**ASSIGNMENT:** Find the line with "content_type: application/javascript; charset=utf-8". Transcribe it and each later line of the data exactly, up to and including the last.

**ENTRIES SHOWN:**
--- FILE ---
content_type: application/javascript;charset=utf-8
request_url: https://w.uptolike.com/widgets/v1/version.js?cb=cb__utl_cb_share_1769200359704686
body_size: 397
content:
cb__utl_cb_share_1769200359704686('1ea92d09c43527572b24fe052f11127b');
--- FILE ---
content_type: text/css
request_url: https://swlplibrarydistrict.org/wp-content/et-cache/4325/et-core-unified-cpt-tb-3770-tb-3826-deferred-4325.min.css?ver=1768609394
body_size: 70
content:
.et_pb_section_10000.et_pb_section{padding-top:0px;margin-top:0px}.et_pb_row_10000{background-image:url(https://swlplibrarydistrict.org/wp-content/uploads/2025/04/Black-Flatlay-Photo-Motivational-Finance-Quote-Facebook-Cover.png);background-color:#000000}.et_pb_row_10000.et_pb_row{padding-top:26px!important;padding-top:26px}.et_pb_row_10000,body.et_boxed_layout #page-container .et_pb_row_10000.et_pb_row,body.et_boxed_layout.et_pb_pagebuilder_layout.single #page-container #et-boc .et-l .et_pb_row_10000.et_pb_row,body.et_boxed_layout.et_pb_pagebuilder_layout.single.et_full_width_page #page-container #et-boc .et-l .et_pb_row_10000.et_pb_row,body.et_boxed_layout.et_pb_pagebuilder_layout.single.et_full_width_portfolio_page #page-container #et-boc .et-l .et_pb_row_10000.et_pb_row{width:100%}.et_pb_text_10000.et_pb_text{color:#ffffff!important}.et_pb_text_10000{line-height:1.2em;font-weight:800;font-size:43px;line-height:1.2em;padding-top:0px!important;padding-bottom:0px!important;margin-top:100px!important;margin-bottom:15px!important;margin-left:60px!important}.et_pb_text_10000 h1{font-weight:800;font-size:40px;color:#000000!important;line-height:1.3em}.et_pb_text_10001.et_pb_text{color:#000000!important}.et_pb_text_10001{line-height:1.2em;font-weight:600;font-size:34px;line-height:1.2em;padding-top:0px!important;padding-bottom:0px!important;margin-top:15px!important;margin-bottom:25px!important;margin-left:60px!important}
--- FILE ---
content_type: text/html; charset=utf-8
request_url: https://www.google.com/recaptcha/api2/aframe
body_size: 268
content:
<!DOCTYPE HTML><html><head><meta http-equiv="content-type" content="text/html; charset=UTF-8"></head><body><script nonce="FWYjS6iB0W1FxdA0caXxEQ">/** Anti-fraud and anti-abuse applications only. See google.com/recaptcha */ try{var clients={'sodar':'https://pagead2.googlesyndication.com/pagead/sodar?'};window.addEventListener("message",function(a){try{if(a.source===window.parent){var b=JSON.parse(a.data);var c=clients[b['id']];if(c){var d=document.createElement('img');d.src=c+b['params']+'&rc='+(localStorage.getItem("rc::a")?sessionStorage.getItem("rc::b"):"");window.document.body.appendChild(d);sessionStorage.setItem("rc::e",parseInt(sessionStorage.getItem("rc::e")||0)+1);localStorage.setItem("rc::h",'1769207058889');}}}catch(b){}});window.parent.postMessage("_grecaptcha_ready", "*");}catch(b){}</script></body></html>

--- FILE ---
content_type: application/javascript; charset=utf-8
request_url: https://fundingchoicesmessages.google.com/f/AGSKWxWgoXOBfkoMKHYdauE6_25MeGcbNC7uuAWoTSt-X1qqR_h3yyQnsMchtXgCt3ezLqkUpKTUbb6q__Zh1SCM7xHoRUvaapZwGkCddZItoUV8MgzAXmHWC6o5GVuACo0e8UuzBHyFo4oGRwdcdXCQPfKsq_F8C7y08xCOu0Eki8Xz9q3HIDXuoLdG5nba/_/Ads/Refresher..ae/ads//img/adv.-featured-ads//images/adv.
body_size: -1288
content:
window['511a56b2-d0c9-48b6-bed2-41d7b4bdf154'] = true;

**YOUR SOLUTION:**
content_type: application/javascript; charset=utf-8
request_url: https://fundingchoicesmessages.google.com/f/AGSKWxWgoXOBfkoMKHYdauE6_25MeGcbNC7uuAWoTSt-X1qqR_h3yyQnsMchtXgCt3ezLqkUpKTUbb6q__Zh1SCM7xHoRUvaapZwGkCddZItoUV8MgzAXmHWC6o5GVuACo0e8UuzBHyFo4oGRwdcdXCQPfKsq_F8C7y08xCOu0Eki8Xz9q3HIDXuoLdG5nba/_/Ads/Refresher..ae/ads//img/adv.-featured-ads//images/adv.
body_size: -1288
content:
window['511a56b2-d0c9-48b6-bed2-41d7b4bdf154'] = true;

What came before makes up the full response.